§ **Extracted text**:

---+---

But that’s not what the task force is doing. As a result, we aren’t going to get a thoughtful approach centered on the actual needs of Georgians.
The American Health Care Act (aka the AHCA, as opposed to “Obamacare” which is the ACA) is promising tax cuts for the wealthy and more funds directed towards insurance companies’ bottom line. The AHCA is proposing changes that will make health insurance (which is currently the first step to getting health care) much less affordable for many citizens. The AJC has a great interactive map of how health tax credits will change under the AHCA, and it does not look good for low income, rural or older Georgians.
Meanwhile, the AHCA is also likely going to result in a restructure of the Medicaid program, which provides care for many low-income Georgians. Policymakers and health care experts across the political spectrum are worried the these changes will leave states like Georgia scrambling to get enough money to fund the program.
Georgia notoriously ranks poorly on measures of health. We have shorter life spans than people in many other states, and Georgians are dying or facing life-threatening complications from completely preventable illnesses. And now, the Trump administration is backing a proposal that will make accessing health insurance (let alone health care) more expensive for low-income Georgians.
We shouldn’t have to make believe that lawmakers are invested in studying the health care needs of Georgians and developing policy based around making health care as accessible and affordable for anyone who needs it. But that’s our current reality.
We need policymakers who are invested in the health of Georgians and do more than trot out conservative talking points when it comes to health care reform.
I’ve just received this email/link, March 25th. Yesterday the AHCA or as I like to call it, the “Trump Doesn’t Care Act” failed to get the votes needed. So now where do we go? How do we insist our legislators work to improve the ACA rather than force issues to let it “go up in flames” as our not-so-caring President suggests? I think the ACA was a first step in the most sensible direction but it didn’t go far enough.

---+---

Dataset entries
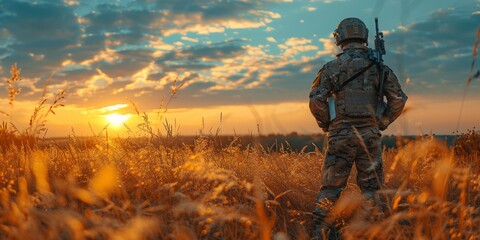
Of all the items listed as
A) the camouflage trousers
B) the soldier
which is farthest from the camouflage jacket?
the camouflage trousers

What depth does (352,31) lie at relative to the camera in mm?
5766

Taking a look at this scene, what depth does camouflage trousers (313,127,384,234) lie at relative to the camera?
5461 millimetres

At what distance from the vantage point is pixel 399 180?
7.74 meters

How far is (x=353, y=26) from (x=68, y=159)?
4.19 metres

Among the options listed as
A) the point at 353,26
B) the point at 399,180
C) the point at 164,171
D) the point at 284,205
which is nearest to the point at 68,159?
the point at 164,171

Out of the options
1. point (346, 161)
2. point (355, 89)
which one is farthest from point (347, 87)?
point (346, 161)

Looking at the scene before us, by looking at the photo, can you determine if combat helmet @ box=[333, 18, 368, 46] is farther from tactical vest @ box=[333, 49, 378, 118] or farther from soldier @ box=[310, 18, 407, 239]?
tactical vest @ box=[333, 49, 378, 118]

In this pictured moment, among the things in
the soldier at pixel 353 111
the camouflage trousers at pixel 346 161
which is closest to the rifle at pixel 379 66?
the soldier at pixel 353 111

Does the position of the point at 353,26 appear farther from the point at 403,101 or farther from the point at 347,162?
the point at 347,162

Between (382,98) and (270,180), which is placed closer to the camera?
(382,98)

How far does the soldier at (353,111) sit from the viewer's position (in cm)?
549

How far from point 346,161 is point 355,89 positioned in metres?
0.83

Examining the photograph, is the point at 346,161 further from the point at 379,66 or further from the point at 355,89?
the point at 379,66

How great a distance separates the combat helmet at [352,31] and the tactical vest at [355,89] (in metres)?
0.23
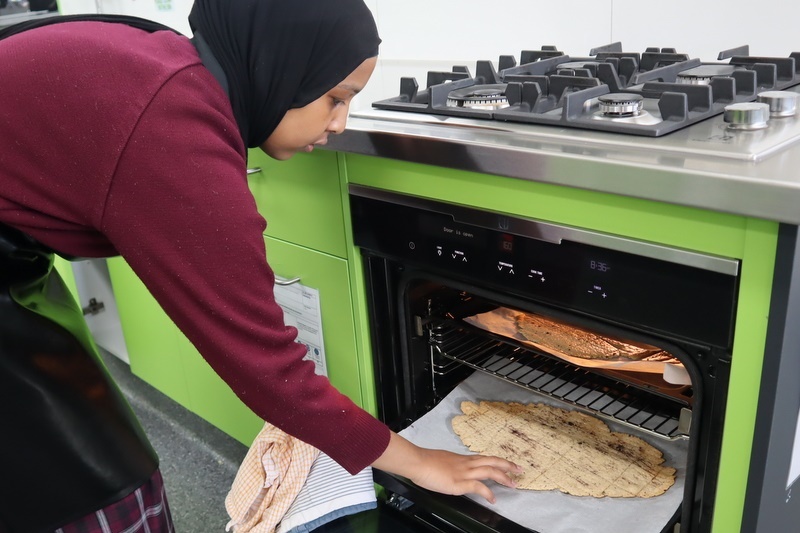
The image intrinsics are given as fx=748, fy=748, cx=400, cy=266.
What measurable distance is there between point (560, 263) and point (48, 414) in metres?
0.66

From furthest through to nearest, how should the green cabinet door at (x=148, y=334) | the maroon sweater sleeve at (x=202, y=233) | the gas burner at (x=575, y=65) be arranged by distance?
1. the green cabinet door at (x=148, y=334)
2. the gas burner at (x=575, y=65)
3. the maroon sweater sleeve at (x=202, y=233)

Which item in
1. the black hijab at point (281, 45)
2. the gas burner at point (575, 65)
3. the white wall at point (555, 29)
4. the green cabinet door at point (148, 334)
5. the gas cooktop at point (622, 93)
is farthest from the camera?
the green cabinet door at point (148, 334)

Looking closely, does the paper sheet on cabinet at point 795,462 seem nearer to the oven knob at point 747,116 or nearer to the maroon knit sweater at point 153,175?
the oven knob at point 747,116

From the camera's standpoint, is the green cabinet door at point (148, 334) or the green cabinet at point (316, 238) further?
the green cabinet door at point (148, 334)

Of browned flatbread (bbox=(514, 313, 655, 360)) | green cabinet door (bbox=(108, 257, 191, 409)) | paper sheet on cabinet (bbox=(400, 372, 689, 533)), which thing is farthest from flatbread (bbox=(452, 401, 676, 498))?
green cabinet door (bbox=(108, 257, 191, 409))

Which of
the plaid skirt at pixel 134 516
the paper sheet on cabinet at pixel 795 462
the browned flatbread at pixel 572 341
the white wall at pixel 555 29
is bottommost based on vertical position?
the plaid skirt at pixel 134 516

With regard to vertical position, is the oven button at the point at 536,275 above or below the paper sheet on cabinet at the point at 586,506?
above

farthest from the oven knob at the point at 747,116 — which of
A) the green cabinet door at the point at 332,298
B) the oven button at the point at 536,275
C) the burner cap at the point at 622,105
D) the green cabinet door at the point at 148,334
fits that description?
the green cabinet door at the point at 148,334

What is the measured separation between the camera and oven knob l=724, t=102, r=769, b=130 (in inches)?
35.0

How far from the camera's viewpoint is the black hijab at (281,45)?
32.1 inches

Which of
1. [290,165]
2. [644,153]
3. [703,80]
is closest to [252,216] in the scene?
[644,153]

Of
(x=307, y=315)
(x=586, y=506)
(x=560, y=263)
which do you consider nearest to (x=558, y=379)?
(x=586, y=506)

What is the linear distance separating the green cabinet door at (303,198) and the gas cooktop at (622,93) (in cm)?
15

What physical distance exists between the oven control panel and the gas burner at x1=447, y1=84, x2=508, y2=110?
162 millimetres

---+---

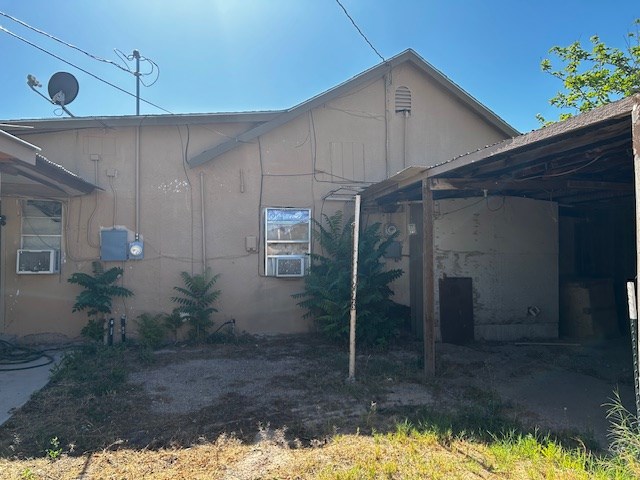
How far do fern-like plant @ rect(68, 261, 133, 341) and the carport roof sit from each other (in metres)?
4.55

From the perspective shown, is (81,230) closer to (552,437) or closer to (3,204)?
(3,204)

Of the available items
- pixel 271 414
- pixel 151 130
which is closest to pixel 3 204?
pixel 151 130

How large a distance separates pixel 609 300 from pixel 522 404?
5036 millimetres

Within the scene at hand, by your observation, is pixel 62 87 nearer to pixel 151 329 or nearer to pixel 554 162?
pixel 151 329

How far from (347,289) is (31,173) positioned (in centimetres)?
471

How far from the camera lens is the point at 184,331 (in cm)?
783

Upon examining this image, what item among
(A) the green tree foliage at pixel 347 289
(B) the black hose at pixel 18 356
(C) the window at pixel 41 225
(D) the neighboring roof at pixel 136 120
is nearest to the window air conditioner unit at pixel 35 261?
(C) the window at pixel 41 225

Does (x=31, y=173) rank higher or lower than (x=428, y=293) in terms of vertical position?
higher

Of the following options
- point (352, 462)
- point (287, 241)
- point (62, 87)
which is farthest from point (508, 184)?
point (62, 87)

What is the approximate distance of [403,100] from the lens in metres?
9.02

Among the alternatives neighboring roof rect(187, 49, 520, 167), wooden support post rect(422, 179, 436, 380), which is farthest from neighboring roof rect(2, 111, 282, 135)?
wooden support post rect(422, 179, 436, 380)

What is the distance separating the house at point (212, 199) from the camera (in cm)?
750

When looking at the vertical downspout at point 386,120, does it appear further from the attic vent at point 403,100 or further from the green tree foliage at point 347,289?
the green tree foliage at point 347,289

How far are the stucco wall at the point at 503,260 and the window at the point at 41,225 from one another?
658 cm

---+---

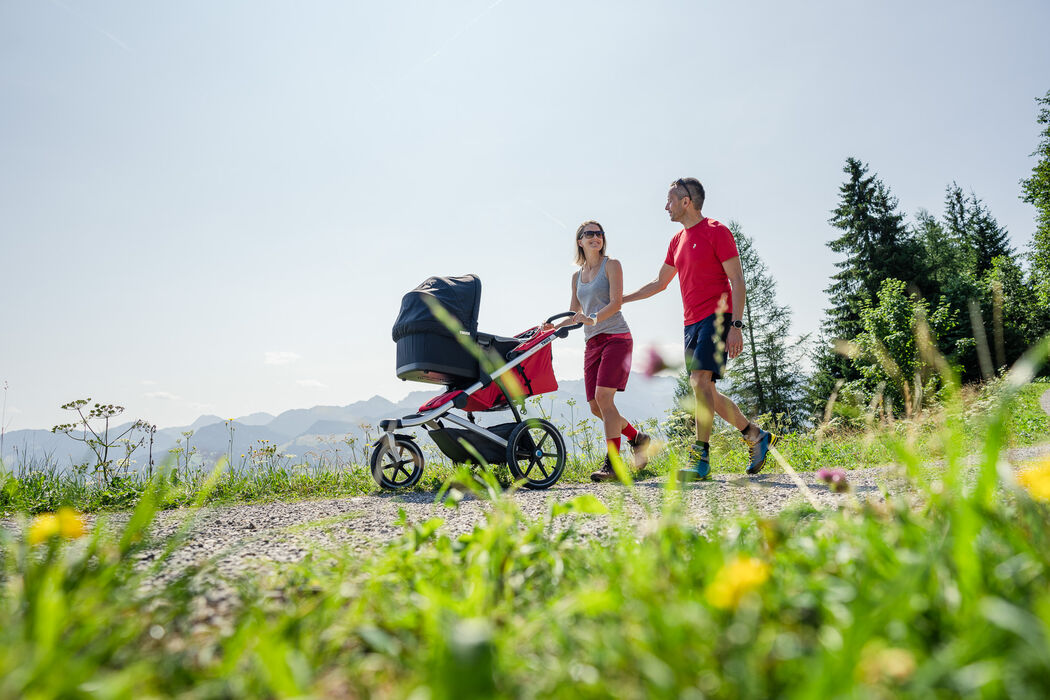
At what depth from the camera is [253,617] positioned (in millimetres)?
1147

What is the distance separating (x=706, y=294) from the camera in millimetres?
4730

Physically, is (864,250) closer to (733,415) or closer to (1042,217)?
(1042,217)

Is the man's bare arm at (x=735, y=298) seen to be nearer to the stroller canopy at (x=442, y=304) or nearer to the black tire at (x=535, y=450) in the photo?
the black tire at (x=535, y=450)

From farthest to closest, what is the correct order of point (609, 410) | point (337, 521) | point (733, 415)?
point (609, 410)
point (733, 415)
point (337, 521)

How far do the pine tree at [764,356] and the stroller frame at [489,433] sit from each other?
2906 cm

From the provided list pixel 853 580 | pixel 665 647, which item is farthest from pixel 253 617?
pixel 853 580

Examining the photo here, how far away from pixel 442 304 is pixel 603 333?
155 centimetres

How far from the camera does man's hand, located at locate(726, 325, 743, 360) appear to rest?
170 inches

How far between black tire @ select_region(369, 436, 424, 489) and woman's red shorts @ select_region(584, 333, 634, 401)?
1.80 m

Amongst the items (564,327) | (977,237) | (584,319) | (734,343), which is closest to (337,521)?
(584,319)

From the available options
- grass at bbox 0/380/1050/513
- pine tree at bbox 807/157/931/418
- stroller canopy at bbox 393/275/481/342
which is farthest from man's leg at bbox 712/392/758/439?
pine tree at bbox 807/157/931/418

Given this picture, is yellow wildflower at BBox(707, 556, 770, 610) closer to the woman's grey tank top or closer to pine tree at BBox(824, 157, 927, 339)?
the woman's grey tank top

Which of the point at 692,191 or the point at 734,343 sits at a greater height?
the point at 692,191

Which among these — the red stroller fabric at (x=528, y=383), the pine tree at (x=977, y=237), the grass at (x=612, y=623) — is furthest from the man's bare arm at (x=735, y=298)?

---+---

§ **Requirement 1**: Print the Georgia health care passage word for word, from "I’ve just received" to "go far enough.".
§ **Requirement 2**: Proceed by continuing the Georgia health care passage from where it stops.
None of the dataset items are needed here.

§ **Response box 1**:
I’ve just received this email/link, March 25th. Yesterday the AHCA or as I like to call it, the “Trump Doesn’t Care Act” failed to get the votes needed. So now where do we go? How do we insist our legislators work to improve the ACA rather than force issues to let it “go up in flames” as our not-so-caring President suggests? I think the ACA was a first step in the most sensible direction but it didn’t go far enough.

§ **Response box 2**:
I’m one who suffers from the changes made by Georgia’s stance on the ACA having to purchase insurance from the marketplace because my husband’s small company could no longer afford to offer employer-based insurance. I’ve had to give up my doctors and settle for what I consider to be lower quality health care to the tune of nearly $1400 a month for useless coverage and needless to say, we never come close to our deductible. Furthermore, to get the medical care I need, I have to pay additionally out of pocket for doctor visits, lab work, and prescriptions.
The ACA now needs to be fixed.
I don’t agree, look at that: https://www.policyalternatives.ca/sites/default/files/uploads/publications/National%20Office/2016/10/Policymakers_Guide_to_Basic_Income.pdf
I’m a new widow. My husband served in both the Army and Navy, deploying to Iraq and during the Japanese Tsunami. My life and my children’s lives have been dedicated to his career. both have IEPs and their futures hang on the right educational placement. We moved to our GA neighborhood for cost and quality schools. I pay full price for my plan with BCBS on the marketplace as I don’t make enough for breaks and there’s no medicaid here, which…makes sense? Either way, I make it work…but not BCBS is gone and the two crumby insurers left on the marketplace have little to no providers. I have looked into plan outside the marketplace and haven’t found any! I have to start from scratch with our lives and mine in particular, and grieving has wracked my body and hormones that need stabilizing, but now I see I will not have access to reliable care. I can’t believe Georgians stand by for this in their leadership. This state is politically backwards and it doesn’t seem like people really speak out. I come from a red state, it’s not solely about it being red, it just about being inept. Many red states have managed to make this work.